### Given passage
►

In May 2025, security researcher Matt Palmer disclosed CVE-2025-48757, a vulnerability affecting Lovable-generated applications. The issue stemmed from insufficient or missing Row Level Security (RLS) policies in Supabase databases created by Lovable's AI. Because Lovable-generated applications embed a public anonymous key (anon_key) in client-side code for Supabase access, attackers could directly query the database and access data from tables that lacked proper RLS policies [23].
Palmer's analysis found that 170 out of 1,645 Lovable-generated web applications examined (10.3%) had critical security flaws, exposing 303 vulnerable endpoints. The exposed data included personally identifiable information (names, emails, phone numbers, home addresses), financial data (payment information, transaction histories, personal debt amounts), and developer credentials (API keys for services like Google Maps, Stripe, and eBay) [23].
Lovable responded by introducing the Security Scan feature in its 2.0 update, which checks for common vulnerabilities including missing RLS policies before deployment. The incident highlighted a broader challenge for AI app builders: generated code may appear functional while containing security gaps that non-technical users are unlikely to detect on their own.
Single-stack constraint: As noted above, Lovable only generates React/Supabase/Tailwind applications. Users who need other frameworks or backend technologies must look elsewhere.
Code ownership concerns: While Lovable allows GitHub export, the generated code can be tightly coupled to Lovable's patterns and Supabase's infrastructure, potentially creating lock-in for users who want to migrate to a different platform.
Complexity ceiling: Like all AI app builders, Lovable works well for standard application patterns (dashboards, CRUD apps, landing pages, authentication flows) but struggles with highly custom or complex logic. Users building sophisticated applications often hit a ceiling around 15 to 20 components, where the AI begins losing context and can make destructive changes to existing code [24].
Credit consumption: Users on lower-tier plans frequently report running out of credits, particularly during the early stages of development when many iterations are needed to refine the application.
Security of generated code: As demonstrated by CVE-2025-48757, AI-generated code may contain security vulnerabilities that non-technical users are unable to identify. While the Security Scan feature addresses some of these issues, it does not eliminate the risk entirely [23].
As of March 2026, Lovable is one of the dominant players in the AI app builder market. With an ARR approaching $400 to $500 million, a $6.6 billion valuation, over 15 million registered users, and a team of roughly 146 employees, the company has established itself as a category leader [18].
The release of Lovable 2.0 addressed several longstanding limitations, including single-player restrictions, lack of visual editing, and the absence of direct code editing. The company has also begun expanding into enterprise sales, targeting corporate teams that want to accelerate internal tool development and prototyping. The Series B funds are earmarked for deeper integrations with productivity tools like Notion, Linear, Jira, and Miro; enhanced collaboration and governance features for enterprise adoption; and production infrastructure improvements [2][17].
Lovable's CEO Anton Osika has spoken publicly about the company's long-term vision of becoming "the last piece of software," a platform so capable that it can build any other software application. While that vision remains aspirational, the company's growth trajectory suggests that the AI app builder market is far from saturated, and Lovable is well-positioned to capture a significant share of it.

◄

### Study material
►

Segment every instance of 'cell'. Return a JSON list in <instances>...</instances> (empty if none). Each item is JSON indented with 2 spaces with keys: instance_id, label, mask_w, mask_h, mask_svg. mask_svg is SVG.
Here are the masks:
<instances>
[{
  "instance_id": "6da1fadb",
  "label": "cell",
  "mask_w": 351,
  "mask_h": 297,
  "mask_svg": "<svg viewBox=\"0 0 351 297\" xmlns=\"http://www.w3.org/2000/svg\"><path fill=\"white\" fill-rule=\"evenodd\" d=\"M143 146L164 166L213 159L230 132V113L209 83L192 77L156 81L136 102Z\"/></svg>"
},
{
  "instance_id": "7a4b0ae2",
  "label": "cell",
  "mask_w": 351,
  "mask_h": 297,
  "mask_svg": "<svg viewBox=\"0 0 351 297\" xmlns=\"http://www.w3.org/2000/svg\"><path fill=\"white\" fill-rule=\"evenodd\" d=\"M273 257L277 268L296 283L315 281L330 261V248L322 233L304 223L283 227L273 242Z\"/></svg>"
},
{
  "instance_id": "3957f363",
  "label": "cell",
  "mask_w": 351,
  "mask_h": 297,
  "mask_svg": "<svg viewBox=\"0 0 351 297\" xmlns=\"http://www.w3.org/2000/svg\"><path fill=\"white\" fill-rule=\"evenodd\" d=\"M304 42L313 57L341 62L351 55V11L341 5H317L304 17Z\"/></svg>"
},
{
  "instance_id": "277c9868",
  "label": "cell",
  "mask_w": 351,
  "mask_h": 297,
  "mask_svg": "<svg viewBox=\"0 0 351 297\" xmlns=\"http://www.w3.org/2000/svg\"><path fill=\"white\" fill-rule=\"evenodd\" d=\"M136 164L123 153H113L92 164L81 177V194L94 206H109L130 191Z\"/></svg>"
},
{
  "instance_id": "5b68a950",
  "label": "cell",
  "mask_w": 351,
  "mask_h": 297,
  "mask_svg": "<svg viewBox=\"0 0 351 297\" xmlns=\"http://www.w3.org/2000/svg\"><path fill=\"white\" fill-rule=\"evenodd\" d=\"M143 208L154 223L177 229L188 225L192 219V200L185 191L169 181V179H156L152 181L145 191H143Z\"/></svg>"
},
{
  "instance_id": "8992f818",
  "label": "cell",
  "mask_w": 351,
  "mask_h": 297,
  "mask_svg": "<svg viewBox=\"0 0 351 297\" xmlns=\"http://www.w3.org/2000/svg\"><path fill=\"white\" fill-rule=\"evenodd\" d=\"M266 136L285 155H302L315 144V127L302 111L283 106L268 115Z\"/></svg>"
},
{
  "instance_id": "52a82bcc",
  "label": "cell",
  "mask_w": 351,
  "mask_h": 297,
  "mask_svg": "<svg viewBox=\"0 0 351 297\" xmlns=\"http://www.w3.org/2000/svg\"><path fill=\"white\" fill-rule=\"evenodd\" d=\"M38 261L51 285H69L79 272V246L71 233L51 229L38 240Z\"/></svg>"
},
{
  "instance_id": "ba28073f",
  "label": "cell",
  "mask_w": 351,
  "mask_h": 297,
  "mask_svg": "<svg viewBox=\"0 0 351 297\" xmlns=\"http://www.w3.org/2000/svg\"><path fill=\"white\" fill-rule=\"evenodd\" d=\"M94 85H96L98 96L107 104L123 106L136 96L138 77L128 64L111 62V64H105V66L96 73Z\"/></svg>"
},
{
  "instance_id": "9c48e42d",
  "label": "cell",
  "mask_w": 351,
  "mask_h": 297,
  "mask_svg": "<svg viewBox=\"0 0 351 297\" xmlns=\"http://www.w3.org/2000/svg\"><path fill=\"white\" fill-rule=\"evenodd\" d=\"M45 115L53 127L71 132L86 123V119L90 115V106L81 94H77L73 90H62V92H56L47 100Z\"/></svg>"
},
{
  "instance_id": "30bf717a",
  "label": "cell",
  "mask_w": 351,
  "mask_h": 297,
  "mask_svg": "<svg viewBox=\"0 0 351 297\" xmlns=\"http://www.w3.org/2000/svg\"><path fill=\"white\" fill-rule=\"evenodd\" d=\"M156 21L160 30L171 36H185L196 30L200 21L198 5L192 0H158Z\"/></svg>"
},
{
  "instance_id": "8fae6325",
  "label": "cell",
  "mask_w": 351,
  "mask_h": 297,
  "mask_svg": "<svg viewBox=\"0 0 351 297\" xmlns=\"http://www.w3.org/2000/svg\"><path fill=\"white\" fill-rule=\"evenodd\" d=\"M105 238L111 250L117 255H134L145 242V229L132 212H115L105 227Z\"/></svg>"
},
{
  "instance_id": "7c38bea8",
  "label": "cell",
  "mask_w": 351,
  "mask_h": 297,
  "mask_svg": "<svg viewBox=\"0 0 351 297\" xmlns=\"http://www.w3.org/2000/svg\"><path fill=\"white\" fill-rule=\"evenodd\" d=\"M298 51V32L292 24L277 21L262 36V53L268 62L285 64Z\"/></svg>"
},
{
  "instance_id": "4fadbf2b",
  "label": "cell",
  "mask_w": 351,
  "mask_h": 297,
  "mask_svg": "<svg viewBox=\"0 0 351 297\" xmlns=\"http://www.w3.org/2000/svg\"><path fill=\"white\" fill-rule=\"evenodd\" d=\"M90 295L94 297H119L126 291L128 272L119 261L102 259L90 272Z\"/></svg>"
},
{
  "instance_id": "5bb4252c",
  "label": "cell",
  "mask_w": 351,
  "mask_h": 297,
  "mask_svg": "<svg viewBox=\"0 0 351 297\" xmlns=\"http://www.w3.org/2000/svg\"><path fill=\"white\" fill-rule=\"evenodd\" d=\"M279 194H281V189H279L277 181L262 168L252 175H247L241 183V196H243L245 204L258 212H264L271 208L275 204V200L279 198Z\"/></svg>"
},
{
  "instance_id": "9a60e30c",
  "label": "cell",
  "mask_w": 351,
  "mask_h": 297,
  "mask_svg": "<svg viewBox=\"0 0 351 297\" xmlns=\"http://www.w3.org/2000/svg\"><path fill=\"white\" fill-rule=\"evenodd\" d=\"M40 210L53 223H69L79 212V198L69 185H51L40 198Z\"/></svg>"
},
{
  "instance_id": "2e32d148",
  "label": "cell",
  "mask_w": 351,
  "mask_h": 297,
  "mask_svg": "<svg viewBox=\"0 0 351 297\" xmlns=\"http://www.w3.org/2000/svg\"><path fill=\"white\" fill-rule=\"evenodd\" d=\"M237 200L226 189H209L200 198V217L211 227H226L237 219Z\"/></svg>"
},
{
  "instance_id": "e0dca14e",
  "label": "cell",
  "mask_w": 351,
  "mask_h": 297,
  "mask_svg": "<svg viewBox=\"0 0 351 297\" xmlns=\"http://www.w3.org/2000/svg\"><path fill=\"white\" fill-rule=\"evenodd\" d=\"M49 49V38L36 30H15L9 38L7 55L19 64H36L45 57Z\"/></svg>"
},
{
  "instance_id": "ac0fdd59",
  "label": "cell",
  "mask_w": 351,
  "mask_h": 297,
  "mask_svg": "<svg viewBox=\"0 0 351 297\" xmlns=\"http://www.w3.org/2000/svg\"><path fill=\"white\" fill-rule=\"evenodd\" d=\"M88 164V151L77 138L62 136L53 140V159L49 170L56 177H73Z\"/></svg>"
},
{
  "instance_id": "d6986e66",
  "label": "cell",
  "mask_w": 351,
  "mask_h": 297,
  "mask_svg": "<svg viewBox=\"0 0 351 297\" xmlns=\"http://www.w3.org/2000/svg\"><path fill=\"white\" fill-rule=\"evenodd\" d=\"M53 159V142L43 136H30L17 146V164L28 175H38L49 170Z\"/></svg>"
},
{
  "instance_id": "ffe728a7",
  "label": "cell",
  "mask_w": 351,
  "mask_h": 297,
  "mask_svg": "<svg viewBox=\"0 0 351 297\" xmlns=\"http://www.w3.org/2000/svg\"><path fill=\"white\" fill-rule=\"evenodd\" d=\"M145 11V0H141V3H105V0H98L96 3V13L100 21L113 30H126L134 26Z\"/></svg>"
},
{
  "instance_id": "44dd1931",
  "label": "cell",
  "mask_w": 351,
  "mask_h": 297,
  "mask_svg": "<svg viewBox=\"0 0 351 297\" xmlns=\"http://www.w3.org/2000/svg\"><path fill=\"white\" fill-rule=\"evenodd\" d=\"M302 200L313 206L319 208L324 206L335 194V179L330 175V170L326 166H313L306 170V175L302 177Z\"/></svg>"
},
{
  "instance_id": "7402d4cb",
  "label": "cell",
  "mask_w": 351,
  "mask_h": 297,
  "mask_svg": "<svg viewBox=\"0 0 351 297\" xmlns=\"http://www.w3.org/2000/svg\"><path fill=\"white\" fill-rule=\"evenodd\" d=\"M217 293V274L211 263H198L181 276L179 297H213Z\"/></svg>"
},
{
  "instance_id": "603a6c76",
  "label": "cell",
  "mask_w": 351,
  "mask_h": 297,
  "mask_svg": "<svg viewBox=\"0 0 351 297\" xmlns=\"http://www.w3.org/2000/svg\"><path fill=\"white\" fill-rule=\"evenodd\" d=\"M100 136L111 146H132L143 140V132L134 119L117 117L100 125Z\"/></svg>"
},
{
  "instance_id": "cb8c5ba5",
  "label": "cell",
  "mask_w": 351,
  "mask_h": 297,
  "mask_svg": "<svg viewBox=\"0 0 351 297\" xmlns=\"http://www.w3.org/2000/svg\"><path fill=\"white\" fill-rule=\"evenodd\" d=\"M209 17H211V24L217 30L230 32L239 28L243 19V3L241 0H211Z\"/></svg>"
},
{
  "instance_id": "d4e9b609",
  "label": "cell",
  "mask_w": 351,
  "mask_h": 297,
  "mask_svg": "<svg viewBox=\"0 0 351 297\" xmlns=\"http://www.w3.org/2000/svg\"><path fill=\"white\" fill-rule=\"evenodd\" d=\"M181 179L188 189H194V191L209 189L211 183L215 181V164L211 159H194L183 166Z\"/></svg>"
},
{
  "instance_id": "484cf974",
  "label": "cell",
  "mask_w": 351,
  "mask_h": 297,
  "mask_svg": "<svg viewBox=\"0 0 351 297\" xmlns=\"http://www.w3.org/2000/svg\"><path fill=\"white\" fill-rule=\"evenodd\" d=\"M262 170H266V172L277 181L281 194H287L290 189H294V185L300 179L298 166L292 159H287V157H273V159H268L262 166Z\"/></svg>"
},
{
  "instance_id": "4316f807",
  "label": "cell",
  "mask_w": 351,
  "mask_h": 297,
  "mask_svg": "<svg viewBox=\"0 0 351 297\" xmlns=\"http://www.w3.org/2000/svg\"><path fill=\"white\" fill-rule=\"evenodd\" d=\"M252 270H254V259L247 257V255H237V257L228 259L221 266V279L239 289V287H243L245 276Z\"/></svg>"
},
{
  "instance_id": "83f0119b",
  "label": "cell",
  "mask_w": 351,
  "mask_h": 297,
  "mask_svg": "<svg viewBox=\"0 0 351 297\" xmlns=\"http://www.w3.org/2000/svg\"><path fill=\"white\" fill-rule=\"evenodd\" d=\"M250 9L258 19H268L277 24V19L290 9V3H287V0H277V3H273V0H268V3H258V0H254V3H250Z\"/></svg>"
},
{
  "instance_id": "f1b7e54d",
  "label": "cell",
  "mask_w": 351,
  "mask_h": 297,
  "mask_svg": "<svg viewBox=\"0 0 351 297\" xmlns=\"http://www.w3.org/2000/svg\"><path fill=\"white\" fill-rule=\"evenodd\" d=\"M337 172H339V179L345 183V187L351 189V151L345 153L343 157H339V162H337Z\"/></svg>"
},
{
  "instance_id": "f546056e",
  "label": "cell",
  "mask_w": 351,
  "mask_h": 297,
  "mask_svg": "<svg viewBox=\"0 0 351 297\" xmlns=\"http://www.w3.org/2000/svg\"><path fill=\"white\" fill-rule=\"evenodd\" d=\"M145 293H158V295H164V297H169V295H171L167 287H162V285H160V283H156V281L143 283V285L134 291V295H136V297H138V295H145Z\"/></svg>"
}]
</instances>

◄

### Requirement
Write out the Lovable text again, beginning at the words "Single-stack constraint: As" and stopping after "existing code [24].". Switch "GitHub export" to "GitLab export" throughout that span. The data has no connection to the Lovable text.

### Solution to this task
Single-stack constraint: As noted above, Lovable only generates React/Supabase/Tailwind applications. Users who need other frameworks or backend technologies must look elsewhere.
Code ownership concerns: While Lovable allows GitLab export, the generated code can be tightly coupled to Lovable's patterns and Supabase's infrastructure, potentially creating lock-in for users who want to migrate to a different platform.
Complexity ceiling: Like all AI app builders, Lovable works well for standard application patterns (dashboards, CRUD apps, landing pages, authentication flows) but struggles with highly custom or complex logic. Users building sophisticated applications often hit a ceiling around 15 to 20 components, where the AI begins losing context and can make destructive changes to existing code [24].